### [Spatial reasoning dataset excerpts]
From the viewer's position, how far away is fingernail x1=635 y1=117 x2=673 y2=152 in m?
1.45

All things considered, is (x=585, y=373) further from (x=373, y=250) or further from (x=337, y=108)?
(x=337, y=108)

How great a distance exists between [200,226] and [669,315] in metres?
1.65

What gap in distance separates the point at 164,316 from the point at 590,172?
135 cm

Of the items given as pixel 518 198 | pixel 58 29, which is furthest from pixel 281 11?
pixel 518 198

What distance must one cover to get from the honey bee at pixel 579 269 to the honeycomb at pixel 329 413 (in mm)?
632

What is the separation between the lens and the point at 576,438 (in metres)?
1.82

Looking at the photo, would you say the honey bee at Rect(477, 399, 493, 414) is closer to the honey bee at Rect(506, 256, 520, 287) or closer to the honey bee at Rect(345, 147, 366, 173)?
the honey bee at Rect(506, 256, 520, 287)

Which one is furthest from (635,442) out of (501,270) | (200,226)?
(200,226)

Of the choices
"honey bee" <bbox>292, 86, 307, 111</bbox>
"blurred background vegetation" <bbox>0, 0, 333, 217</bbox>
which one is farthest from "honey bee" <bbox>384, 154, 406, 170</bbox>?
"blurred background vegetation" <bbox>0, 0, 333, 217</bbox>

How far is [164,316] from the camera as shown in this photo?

### [TASK DETAILS]
Extract each line of the listing above, copying it word for word.

### [THE SOLUTION]
From the viewer's position, how far away is fingernail x1=635 y1=117 x2=673 y2=152 in m?
1.45

All things considered, is (x=585, y=373) further from (x=373, y=250) or further from (x=337, y=108)?
(x=337, y=108)

How great a distance exists between [200,226] and [669,315] in metres?
1.65

What gap in distance separates the point at 164,316 from the point at 590,172?
135 cm

Of the items given as pixel 518 198 | pixel 58 29, which is furthest from pixel 281 11?
pixel 518 198

What distance must one cover to get from the honey bee at pixel 579 269 to the honeycomb at pixel 329 413 (in mm)?
632

What is the separation between the lens and the point at 576,438 (in metres)?
1.82

Looking at the photo, would you say the honey bee at Rect(477, 399, 493, 414) is closer to the honey bee at Rect(506, 256, 520, 287) or closer to the honey bee at Rect(345, 147, 366, 173)?
the honey bee at Rect(506, 256, 520, 287)

Which one is furthest from (635,442) out of (501,270) | (200,226)?
(200,226)

Of the choices
"honey bee" <bbox>292, 86, 307, 111</bbox>
"blurred background vegetation" <bbox>0, 0, 333, 217</bbox>
which one is farthest from "honey bee" <bbox>384, 154, 406, 170</bbox>?
"blurred background vegetation" <bbox>0, 0, 333, 217</bbox>

How far is [164,316] from the camera as shown in this photo?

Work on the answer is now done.